Extract metadata from the finding aid using Python

  1. The following steps require Python 3; if you do not already have it installed, it is available to download here.
  2. Navigate to the finding aids website.
  3. Click on the finding aid in question, and then view source. Save this xml as a txt file in your Python folder.
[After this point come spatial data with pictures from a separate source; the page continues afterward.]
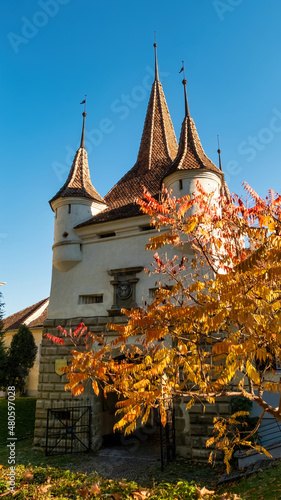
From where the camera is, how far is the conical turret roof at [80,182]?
15.2 metres

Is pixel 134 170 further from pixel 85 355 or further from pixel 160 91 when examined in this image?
pixel 85 355

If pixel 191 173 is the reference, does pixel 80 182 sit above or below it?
above

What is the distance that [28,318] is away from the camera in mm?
28984

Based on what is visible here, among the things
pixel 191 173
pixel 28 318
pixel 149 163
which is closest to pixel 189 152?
pixel 191 173

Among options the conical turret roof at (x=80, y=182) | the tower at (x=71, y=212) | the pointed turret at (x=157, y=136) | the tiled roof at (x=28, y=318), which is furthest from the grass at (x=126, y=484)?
the tiled roof at (x=28, y=318)

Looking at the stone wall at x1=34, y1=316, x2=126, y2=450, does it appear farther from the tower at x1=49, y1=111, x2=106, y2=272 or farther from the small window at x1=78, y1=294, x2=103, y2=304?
Result: the tower at x1=49, y1=111, x2=106, y2=272

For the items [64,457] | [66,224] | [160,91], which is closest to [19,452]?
[64,457]

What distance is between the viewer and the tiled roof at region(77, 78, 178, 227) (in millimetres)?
14906

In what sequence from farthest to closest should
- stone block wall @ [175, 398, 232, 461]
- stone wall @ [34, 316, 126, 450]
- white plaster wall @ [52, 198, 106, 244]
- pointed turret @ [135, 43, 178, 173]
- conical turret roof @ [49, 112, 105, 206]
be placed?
1. pointed turret @ [135, 43, 178, 173]
2. conical turret roof @ [49, 112, 105, 206]
3. white plaster wall @ [52, 198, 106, 244]
4. stone wall @ [34, 316, 126, 450]
5. stone block wall @ [175, 398, 232, 461]

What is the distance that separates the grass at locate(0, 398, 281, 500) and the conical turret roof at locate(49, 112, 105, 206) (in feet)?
32.9

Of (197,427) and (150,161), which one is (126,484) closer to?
(197,427)

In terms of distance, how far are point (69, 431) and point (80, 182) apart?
10.3 meters

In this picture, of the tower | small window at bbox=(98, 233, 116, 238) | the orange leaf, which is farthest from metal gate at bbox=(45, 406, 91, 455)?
small window at bbox=(98, 233, 116, 238)

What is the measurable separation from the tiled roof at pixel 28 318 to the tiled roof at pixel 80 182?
51.5 ft
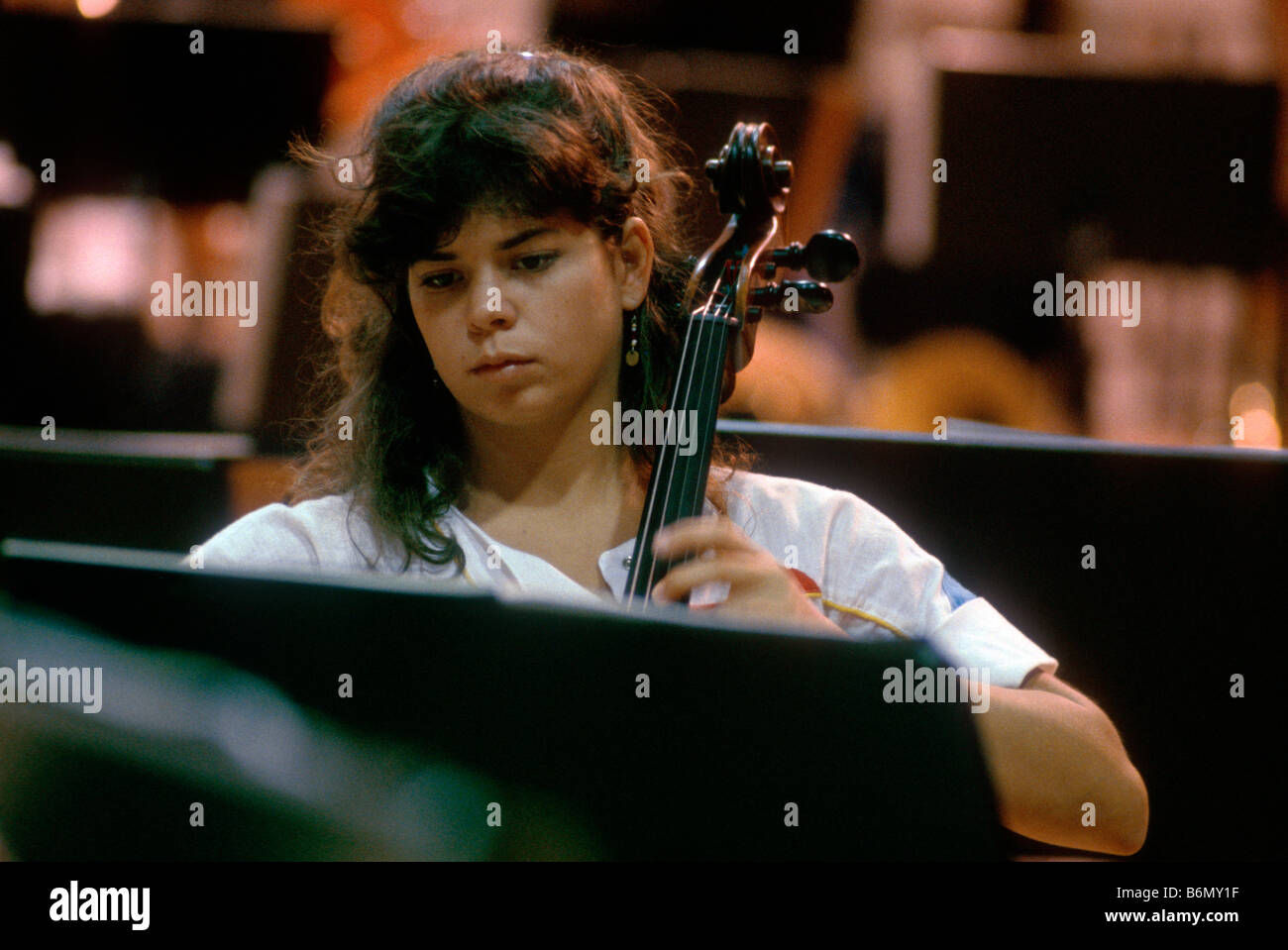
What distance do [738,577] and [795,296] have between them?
33cm

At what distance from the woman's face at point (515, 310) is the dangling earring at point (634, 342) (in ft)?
0.19

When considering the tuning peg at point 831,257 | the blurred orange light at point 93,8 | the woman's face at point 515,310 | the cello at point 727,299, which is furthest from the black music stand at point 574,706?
the blurred orange light at point 93,8

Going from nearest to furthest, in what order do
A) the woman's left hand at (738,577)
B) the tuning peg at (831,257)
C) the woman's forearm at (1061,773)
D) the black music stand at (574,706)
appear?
the black music stand at (574,706)
the woman's left hand at (738,577)
the woman's forearm at (1061,773)
the tuning peg at (831,257)

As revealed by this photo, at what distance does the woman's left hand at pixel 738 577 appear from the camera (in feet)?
2.61

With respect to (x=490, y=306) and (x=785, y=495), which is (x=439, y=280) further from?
(x=785, y=495)

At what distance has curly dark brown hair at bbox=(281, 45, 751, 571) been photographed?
3.16 feet

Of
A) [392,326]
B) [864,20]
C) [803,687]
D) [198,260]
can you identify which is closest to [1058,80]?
[864,20]

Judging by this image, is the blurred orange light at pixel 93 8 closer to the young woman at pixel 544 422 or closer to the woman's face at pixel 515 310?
the young woman at pixel 544 422

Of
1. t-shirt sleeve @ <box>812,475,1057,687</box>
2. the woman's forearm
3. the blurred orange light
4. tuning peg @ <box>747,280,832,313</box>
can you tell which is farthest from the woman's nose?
the blurred orange light

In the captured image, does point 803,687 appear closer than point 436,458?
Yes

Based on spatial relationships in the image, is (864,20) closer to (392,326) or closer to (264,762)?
(392,326)

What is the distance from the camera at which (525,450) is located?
1067mm

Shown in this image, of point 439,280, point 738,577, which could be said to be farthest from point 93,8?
point 738,577
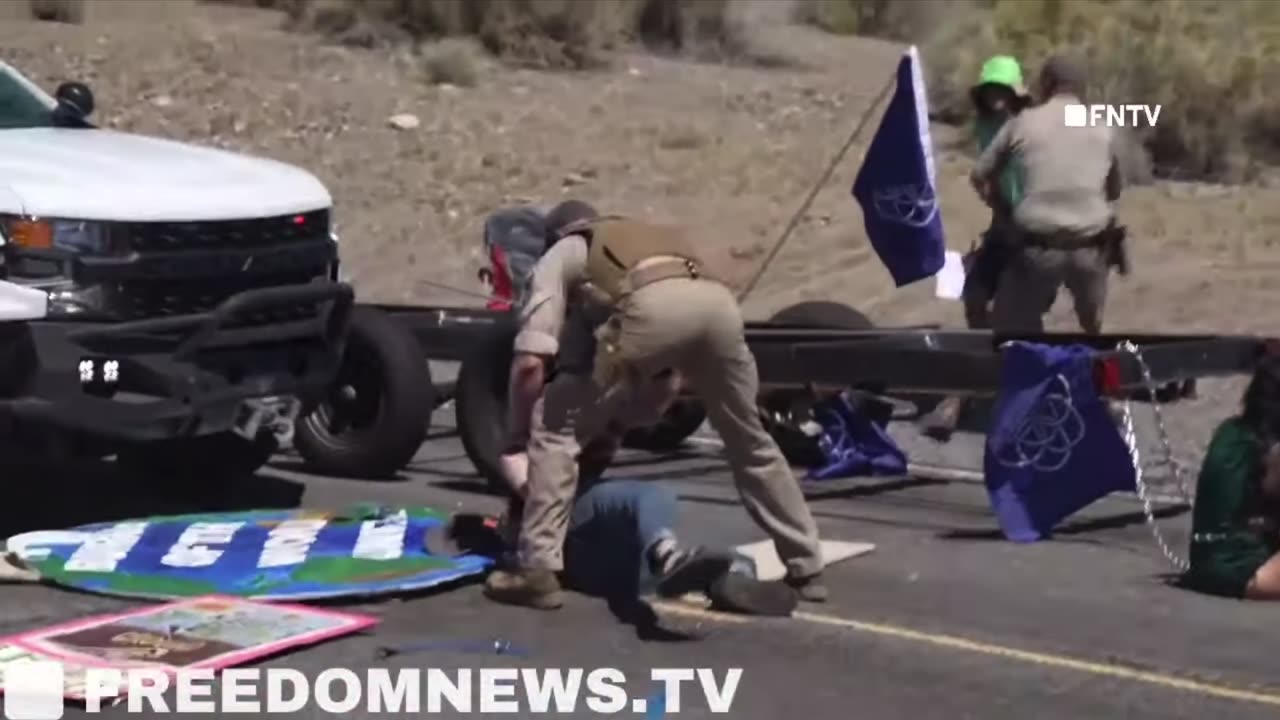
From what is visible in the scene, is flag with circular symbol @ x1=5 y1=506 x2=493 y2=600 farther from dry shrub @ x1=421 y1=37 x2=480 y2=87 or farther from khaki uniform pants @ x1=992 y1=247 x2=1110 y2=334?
dry shrub @ x1=421 y1=37 x2=480 y2=87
  4. Run the following Python script on the txt file you just saved, making sure to first edit the file name in the first line of the script to match the file name of your text file:
f = open('findingaid.txt','r', encoding='utf-8')
lines = f.readlines()
f.close()
item=""
newItem=False
titles = []
callnos = []
dates = []
start=0
end=0
i=0
for line in lines:
	if "<c" and "level=\"item\"" in line:
		newItem=True
	elif "</c>" in line:
		newItem=False
	if newItem==True:
		item=item+line
	elif newItem==False and len(item)>0:
		#get title
		start=item.find("<unittitle>")
		if start != -1:
			start+=11
			end=item.find("</unittitle>")
			title=item[start:end]
			title=title.replace("<persname>","")
			title=title.replace("</persname>","")
			title=title.replace("<famname>","")
			title=title.replace("</famname>","")
			title=title.replace("<corpname>","")
			title=title.replace("</corpname>","")
			title=title.replace("<p>","")
			title=title.replace("</p>","")
			title=title.replace("<title render=\"italic\">","")
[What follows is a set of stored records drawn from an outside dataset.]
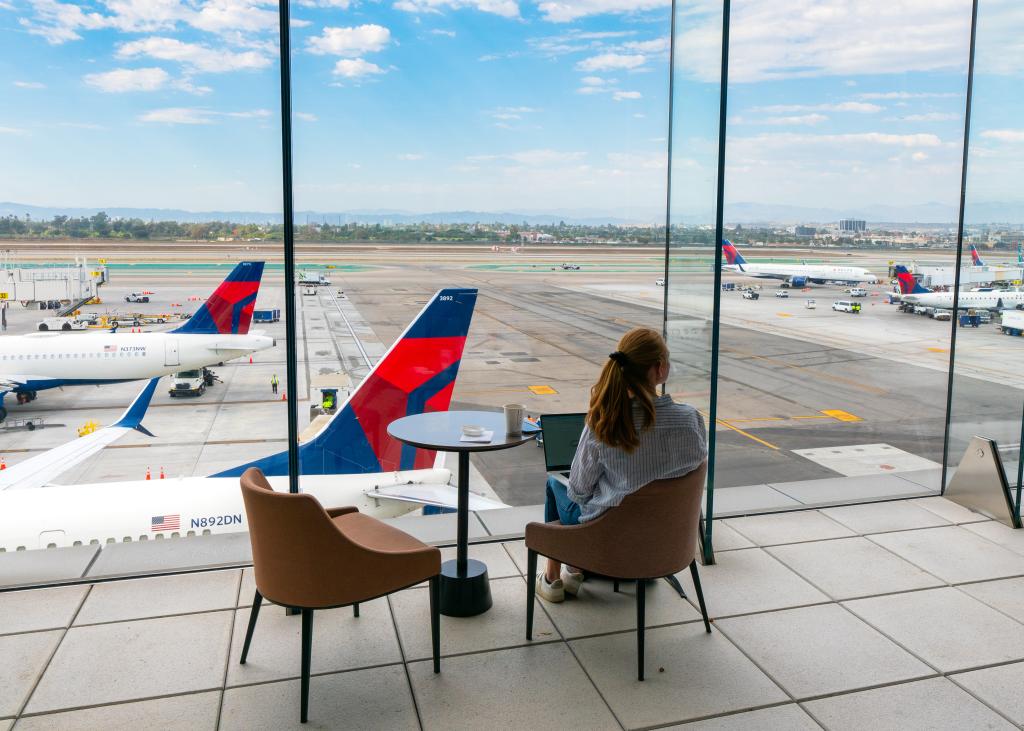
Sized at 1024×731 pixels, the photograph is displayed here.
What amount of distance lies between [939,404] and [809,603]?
19192 mm

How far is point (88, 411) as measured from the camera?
14602 millimetres

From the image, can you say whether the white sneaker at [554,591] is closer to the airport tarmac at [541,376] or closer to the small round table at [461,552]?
the small round table at [461,552]

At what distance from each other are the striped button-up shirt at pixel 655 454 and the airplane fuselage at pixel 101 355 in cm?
1535

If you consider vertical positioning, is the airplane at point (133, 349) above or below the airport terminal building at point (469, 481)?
below

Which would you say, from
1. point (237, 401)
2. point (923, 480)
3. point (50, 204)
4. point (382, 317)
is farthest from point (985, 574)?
point (382, 317)

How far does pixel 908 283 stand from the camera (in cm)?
3784

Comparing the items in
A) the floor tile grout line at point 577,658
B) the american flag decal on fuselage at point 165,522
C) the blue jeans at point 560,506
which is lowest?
the american flag decal on fuselage at point 165,522

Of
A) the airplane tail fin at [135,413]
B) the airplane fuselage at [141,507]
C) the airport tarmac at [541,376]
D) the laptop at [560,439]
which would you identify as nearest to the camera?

			title=title.replace("</title>","")
			title=' '.join(title.split())
			titles.append(title)
		else:
			titles.append("null")
		start=0
		end=0
		#get callno
		start=item.find("<unitid>")
		if start != -1:
			start+=8
			end=item.find("</unitid>")
			callno=item[start:end]
			callnos.append(callno)
		else:
			callnos.append("null")
		start=0
		end=0
		#get date
		start=item.find("<unitdate>")
		if start != -1:
			start+=10
			end=item.find("</unitdate>")
			date=item[start:end]
			dates.append(date)
		else:
			dates.append("null")
		start=0
		end=0
		item=""

titlefile = open('FAtitles.txt','w', encoding='utf-8')
callnofile = open('FAcallnos.txt','w', encoding='utf-8')
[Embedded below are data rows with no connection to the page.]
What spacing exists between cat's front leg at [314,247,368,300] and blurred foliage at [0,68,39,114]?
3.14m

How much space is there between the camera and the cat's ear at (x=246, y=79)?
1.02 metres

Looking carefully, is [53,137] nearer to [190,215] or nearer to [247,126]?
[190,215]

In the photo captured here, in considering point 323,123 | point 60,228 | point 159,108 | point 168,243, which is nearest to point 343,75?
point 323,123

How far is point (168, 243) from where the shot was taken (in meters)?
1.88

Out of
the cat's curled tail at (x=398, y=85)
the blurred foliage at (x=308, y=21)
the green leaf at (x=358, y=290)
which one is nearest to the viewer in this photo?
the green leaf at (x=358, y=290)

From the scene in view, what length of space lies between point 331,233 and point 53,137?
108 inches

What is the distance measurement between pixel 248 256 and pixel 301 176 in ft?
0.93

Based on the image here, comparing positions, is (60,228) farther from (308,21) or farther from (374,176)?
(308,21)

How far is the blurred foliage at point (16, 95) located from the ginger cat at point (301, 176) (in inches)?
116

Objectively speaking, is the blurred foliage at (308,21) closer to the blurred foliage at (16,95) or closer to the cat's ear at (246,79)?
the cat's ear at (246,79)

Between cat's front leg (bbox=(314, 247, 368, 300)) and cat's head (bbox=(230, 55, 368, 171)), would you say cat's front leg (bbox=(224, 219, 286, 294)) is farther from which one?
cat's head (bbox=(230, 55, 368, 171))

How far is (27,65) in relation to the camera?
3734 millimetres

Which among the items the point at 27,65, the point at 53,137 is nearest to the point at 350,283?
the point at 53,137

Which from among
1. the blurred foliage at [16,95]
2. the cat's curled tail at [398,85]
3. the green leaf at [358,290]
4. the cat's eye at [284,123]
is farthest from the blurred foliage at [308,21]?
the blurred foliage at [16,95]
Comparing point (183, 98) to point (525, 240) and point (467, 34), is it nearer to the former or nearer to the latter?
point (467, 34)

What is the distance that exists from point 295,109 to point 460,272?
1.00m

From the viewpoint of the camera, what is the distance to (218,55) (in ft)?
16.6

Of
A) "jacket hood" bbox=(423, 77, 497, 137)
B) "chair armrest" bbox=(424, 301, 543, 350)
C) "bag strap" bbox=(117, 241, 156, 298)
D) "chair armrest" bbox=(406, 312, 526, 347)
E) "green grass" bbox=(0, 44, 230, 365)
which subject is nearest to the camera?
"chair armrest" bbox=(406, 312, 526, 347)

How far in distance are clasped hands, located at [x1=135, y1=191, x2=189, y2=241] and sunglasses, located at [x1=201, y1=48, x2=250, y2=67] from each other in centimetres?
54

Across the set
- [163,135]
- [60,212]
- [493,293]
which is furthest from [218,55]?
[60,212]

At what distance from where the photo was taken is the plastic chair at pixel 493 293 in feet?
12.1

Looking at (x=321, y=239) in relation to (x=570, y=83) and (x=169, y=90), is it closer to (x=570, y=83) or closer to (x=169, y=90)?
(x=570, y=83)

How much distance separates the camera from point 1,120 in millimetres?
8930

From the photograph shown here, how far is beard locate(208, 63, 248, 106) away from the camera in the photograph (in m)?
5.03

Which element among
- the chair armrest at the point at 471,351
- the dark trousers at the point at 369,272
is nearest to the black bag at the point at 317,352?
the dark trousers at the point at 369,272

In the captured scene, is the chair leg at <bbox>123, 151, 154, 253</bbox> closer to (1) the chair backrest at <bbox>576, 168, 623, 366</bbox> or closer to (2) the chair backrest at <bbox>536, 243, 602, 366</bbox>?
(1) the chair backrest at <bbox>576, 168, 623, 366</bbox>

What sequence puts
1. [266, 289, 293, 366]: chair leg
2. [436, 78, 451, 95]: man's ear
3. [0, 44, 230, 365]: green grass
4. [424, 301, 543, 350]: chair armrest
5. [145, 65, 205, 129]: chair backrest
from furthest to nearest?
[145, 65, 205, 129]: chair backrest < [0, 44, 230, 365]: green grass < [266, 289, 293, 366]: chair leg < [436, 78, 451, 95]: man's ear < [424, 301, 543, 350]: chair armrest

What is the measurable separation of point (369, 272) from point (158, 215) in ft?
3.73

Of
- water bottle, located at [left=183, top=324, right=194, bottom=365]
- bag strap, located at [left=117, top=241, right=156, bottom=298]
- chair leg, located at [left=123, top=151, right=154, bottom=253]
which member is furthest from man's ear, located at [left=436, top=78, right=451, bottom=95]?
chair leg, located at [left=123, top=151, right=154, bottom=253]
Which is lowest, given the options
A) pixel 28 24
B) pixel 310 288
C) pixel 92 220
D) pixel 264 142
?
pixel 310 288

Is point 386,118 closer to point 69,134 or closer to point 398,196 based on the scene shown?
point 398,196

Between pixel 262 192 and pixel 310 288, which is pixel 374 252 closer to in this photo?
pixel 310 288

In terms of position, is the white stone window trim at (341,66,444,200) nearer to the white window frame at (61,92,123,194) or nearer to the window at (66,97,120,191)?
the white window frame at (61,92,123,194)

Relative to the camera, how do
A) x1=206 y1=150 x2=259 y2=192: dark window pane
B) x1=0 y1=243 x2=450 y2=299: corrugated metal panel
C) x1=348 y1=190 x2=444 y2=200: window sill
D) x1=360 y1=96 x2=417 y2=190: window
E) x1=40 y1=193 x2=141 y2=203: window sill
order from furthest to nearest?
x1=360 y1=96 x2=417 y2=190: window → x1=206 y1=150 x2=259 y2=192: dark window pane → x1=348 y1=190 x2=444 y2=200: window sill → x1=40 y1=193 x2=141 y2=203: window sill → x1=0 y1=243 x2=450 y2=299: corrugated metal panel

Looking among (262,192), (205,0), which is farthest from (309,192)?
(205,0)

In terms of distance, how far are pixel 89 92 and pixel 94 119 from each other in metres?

datefile = open('FAdates.txt','w', encoding='utf-8')

for title in titles:
    titlefile.write("%s\n" % title)
for callno in callnos:
    callnofile.write("%s\n" % callno)
for date in dates:
    datefile.write("%s\n" % date)
  1. After running this script, you will find 3 text files in your Python folder: FAcallnos.txt, FAdates.txt, and FAtitles.txt; these text files contain the extracted finding aid metadata, and will be used in the following steps.